Country music has tried in recent years to broaden its audience beyond white people in rural, red-state America – an effort symbolized by the CMA holding its annual awards ceremony in New York, instead of Nashville, last year.

Eva Melo, of Tennessee-based Latin Market Communications, said the CMA has requested a Hispanic market study, but she is skeptical her fellow Hispanics will take to the genre.

“A lot of people confuse regional Mexican music with country because it comes from the ranches and farms, but if you translate a country song into Spanish, it wouldn’t sound like regional Mexican music,” she said.

“I don’t know if Hispanics will relate to country music because it doesn’t come out of Mexico. It comes out of Nashville.”

Also, the Hispanic audience is not monolithic. Nearly two-thirds of all U.S. Hispanics are Mexican, but Spanish-speakers from other countries have diverse musical tastes.

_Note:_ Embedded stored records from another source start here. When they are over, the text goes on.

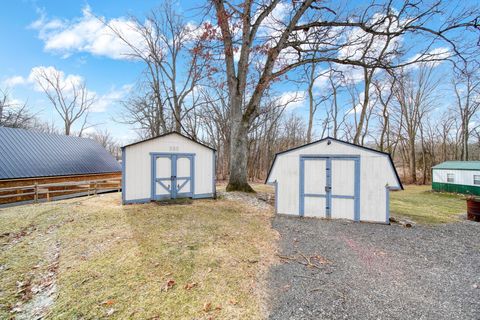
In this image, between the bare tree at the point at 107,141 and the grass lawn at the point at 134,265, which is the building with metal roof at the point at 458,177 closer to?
the grass lawn at the point at 134,265

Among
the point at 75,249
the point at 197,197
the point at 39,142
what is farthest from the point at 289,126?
the point at 75,249

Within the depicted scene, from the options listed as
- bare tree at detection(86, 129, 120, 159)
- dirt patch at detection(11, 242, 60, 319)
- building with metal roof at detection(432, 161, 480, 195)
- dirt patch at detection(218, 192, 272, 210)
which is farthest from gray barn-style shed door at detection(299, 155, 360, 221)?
bare tree at detection(86, 129, 120, 159)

“In different areas of the country, they listen to different music,” she said. “In Miami it’s more salsa, merengue and cumbia. California is more Spanglish, hybrid, fusion.”

Rick Rodriguez, who manages the Latin division of Nashville-based Songs for the Planet and works as a song plugger for the same, has been trying to encourage Music Row to mix with Hispanic artists and music.

“I’m a Mexican from South Texas,” he said. “I grew up listening to people like Freddy Fender and Johnny Rodriguez. If we can get old-school country music, like back in the day what was coming from Hispanic cats, I think it would be big.”